Extracted information:

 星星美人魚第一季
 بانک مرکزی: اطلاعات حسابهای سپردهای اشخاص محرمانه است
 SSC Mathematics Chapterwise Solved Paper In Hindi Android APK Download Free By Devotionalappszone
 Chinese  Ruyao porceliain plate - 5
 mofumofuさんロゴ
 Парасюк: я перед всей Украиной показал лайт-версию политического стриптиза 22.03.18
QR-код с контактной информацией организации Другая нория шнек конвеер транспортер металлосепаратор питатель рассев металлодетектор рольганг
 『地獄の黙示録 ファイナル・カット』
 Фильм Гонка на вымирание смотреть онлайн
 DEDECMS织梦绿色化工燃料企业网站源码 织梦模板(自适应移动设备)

---

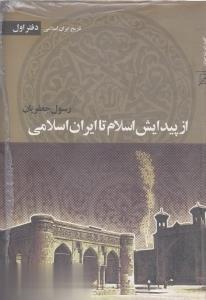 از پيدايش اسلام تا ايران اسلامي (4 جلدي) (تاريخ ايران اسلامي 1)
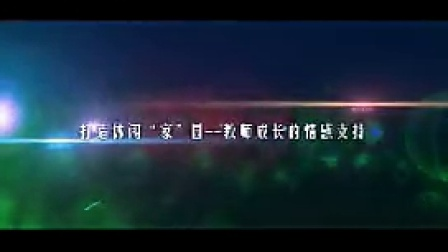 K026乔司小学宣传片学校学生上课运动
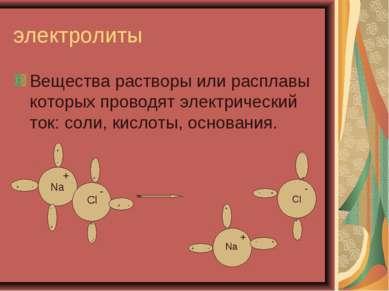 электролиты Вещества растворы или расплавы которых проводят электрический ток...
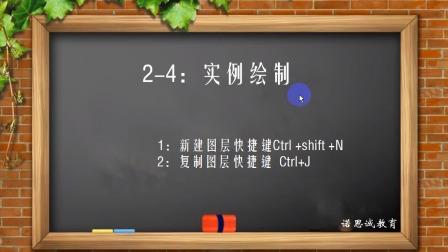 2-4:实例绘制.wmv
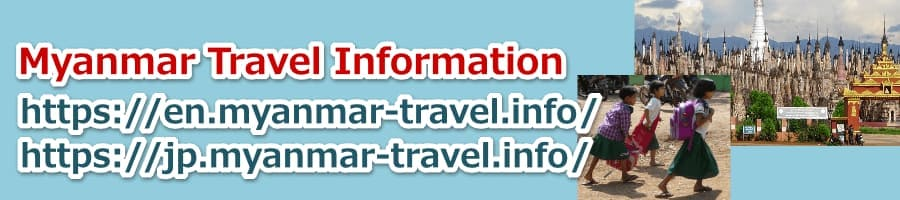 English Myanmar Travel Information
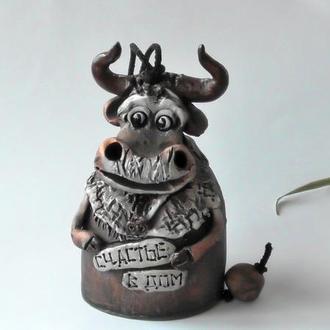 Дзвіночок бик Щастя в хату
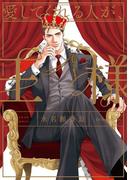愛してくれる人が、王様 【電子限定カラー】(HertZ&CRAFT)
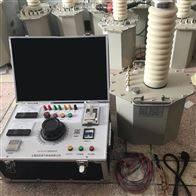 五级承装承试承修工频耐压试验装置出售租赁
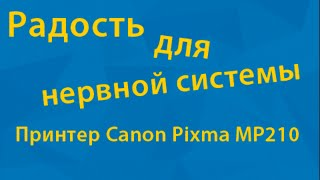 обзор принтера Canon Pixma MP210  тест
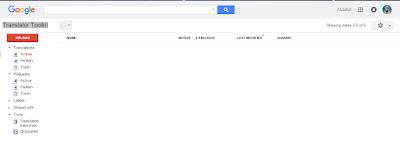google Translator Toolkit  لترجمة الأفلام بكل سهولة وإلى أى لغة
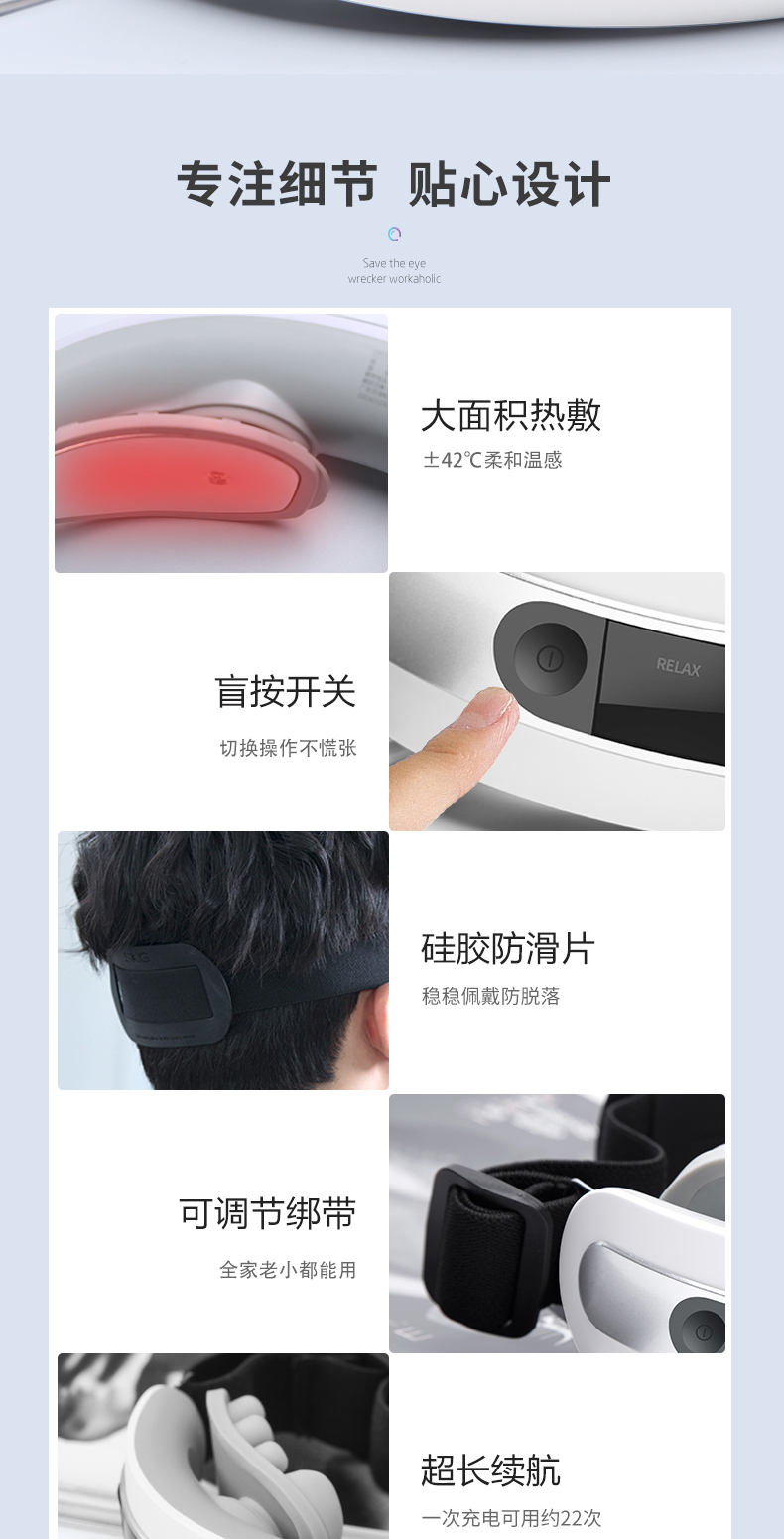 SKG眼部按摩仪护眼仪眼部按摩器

Goal of the exercise:
From the records above, write out exactly the lines that begin at the line with "обзор принтера Canon" and end at the line with "SKG眼部按摩仪护眼仪眼部按摩器". Pictures must not appear in the output.

Solution:
 обзор принтера Canon Pixma MP210  тест
google Translator Toolkit  لترجمة الأفلام بكل سهولة وإلى أى لغة
 SKG眼部按摩仪护眼仪眼部按摩器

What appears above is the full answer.